[About this exercise]: Everything from the line containing "2016 garden talk" to the last line of the listing below should be restated exactly, both ends included, with nothing added and the pictures omitted.

[Collected material]:
□ □ □

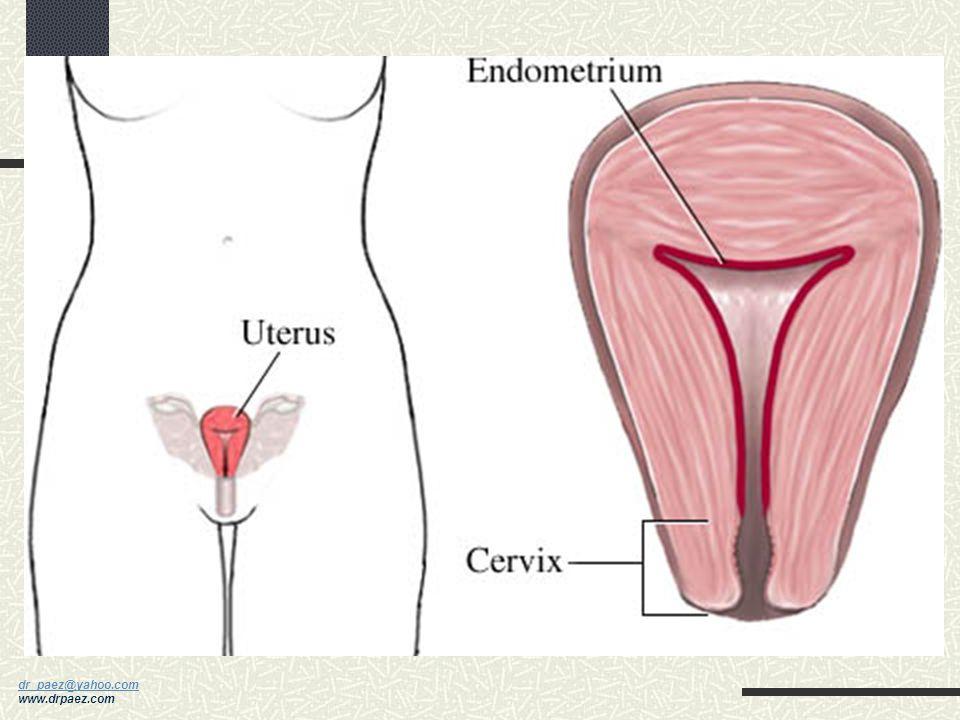 dr_paez@yahoo.com dr_paez@yahoo.com www.drpaez.com Ciclo Endometrial Fase Proliferativa Fase Secretora Fase Menstrual MenstruaciónOvulación EstradiolP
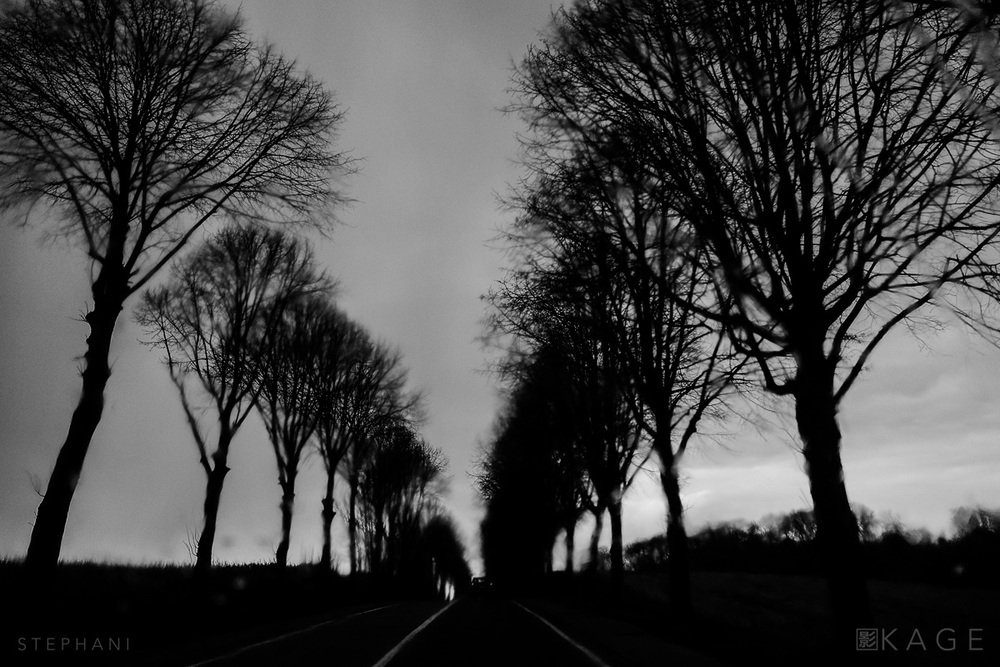 STEPHANI-road-03.jpg
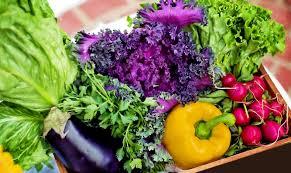 2016 garden talk container vegetable gardening enabling garden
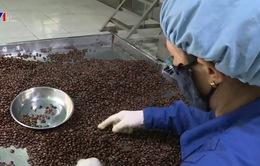 Ấn Độ gỡ bỏ lệnh cấm nhập khẩu một số nông sản Việt Nam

□ □ □

[Your response]:
 2016 garden talk container vegetable gardening enabling garden
 Ấn Độ gỡ bỏ lệnh cấm nhập khẩu một số nông sản Việt Nam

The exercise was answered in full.